• [YOUR GOAL]: Repeat exactly, and nothing more, the lines from the one that includes "Mozzarellával és főtt" through the final line of the entries; skip the pictures.

• [DATA FOR ANALYSIS]:
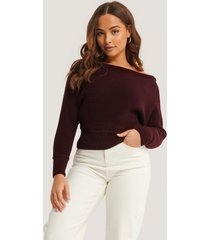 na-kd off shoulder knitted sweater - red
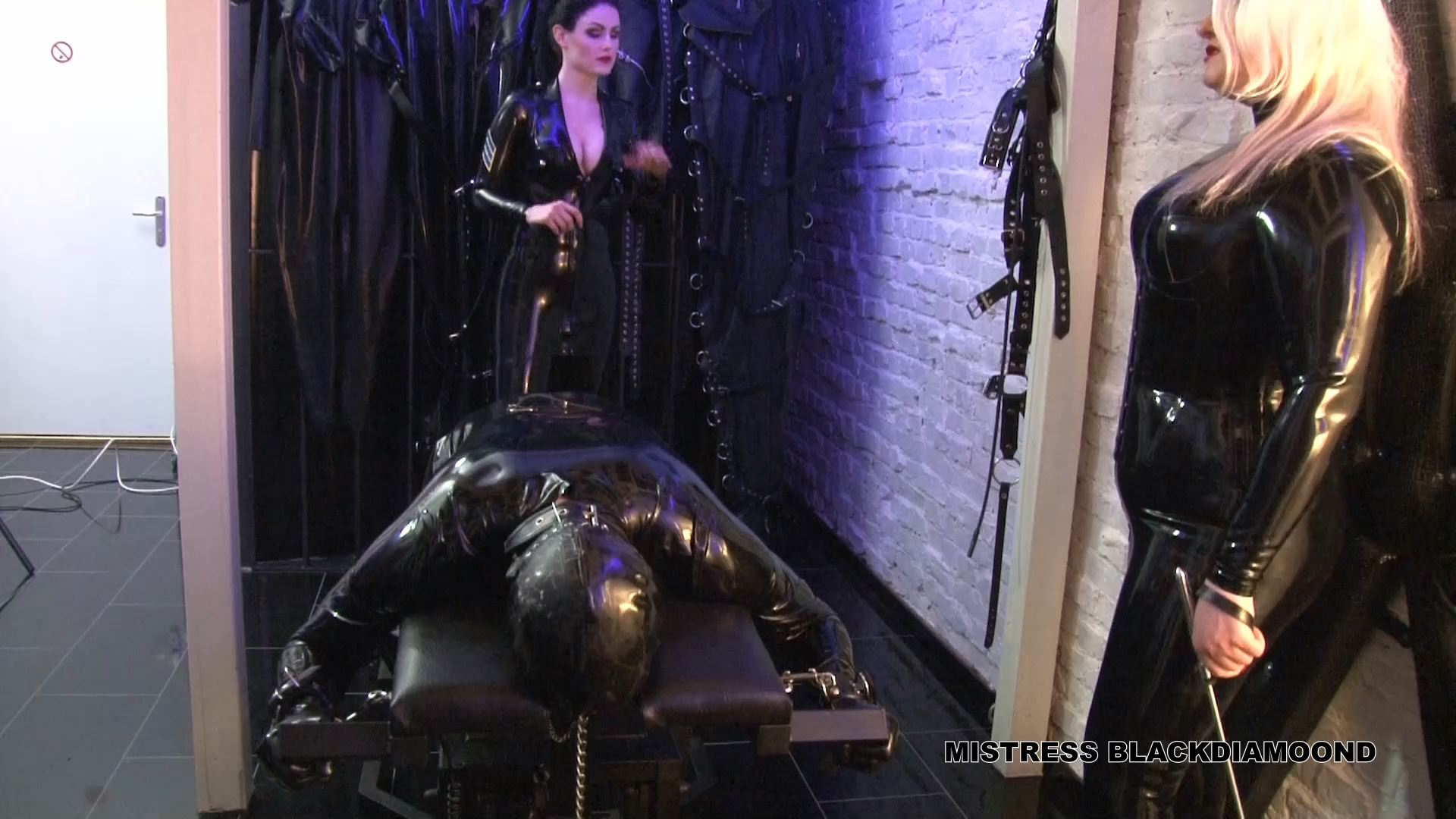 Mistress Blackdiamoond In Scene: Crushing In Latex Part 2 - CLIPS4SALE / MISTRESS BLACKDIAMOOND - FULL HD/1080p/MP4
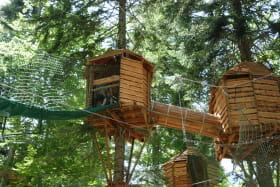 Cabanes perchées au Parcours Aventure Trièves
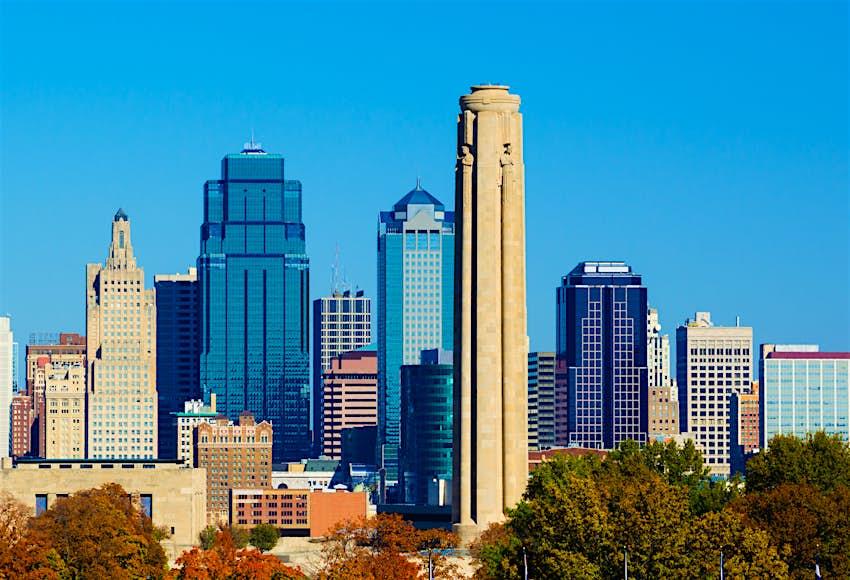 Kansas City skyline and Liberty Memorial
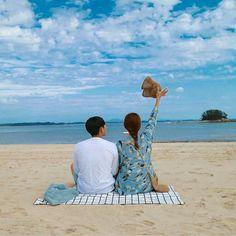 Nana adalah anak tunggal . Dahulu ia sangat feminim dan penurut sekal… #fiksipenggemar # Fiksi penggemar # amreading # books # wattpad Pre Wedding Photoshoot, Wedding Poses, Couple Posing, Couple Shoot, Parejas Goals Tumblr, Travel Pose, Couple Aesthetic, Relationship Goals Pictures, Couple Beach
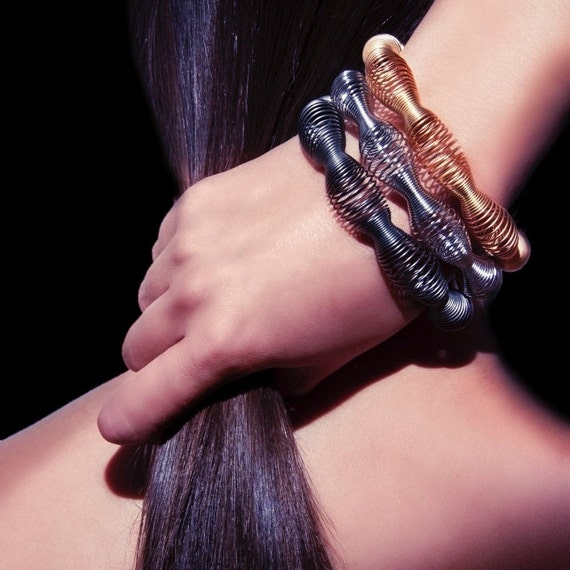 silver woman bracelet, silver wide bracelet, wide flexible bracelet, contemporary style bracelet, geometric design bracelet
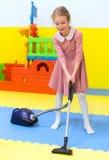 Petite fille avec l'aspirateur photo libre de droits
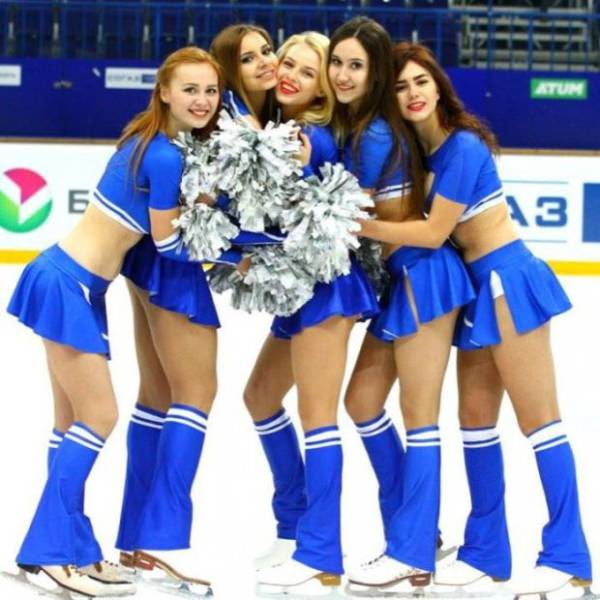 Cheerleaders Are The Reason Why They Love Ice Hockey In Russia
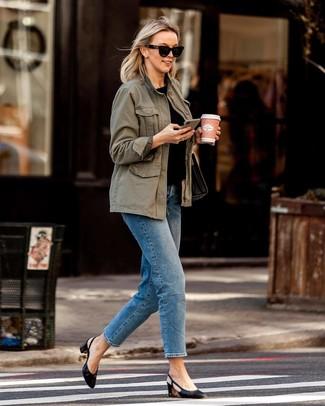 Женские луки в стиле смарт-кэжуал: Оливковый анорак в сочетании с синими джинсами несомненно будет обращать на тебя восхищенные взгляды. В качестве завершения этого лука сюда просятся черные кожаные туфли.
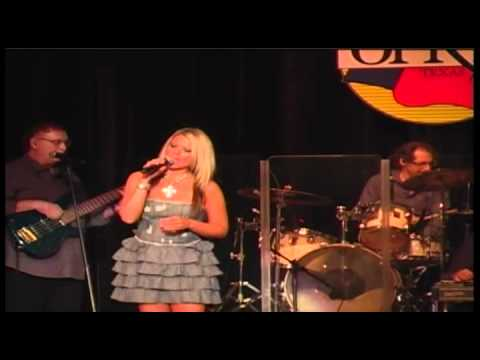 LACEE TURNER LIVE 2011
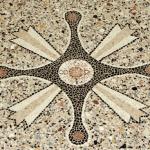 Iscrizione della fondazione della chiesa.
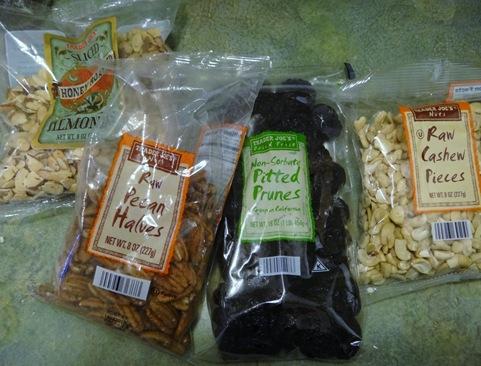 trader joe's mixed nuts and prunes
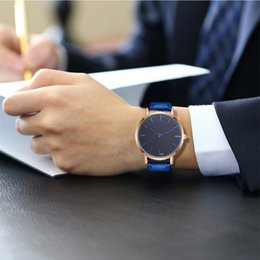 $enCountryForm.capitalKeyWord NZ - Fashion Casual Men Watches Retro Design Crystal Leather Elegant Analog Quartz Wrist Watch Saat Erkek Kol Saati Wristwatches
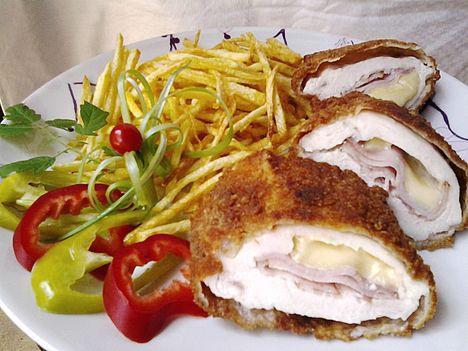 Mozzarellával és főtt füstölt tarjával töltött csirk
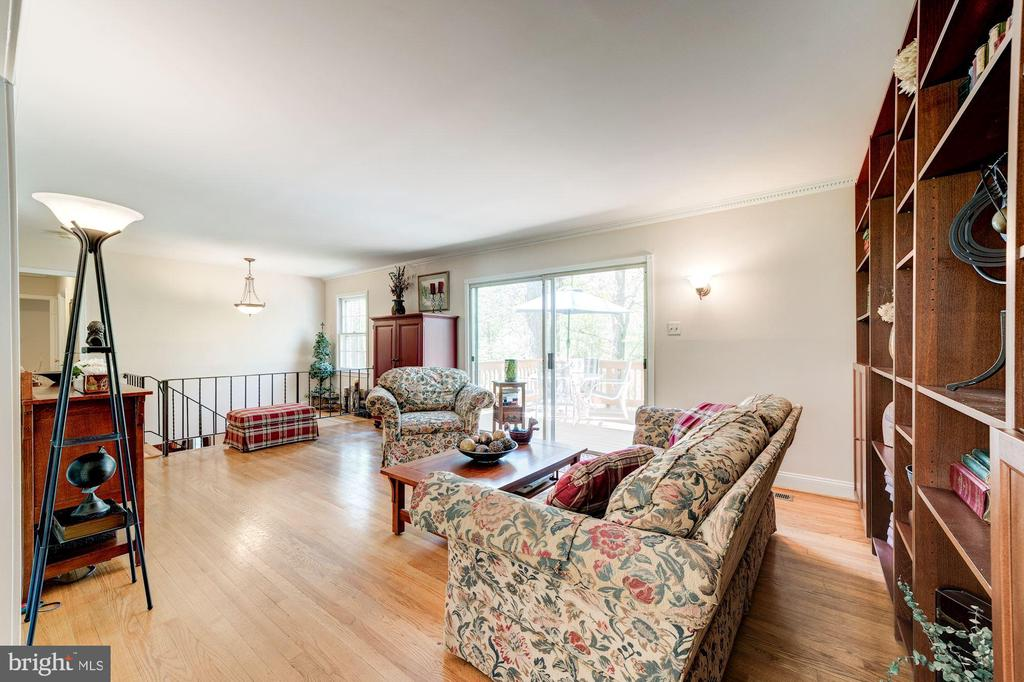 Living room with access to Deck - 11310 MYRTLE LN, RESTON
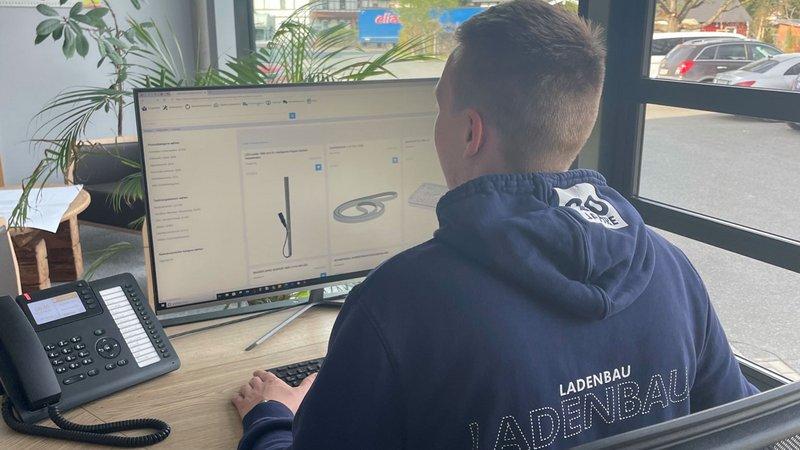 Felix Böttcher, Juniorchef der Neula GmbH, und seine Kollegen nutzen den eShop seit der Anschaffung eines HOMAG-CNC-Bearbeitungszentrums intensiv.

• [TASK SOLUTION]:
 Mozzarellával és főtt füstölt tarjával töltött csirk
 Living room with access to Deck - 11310 MYRTLE LN, RESTON
 Felix Böttcher, Juniorchef der Neula GmbH, und seine Kollegen nutzen den eShop seit der Anschaffung eines HOMAG-CNC-Bearbeitungszentrums intensiv.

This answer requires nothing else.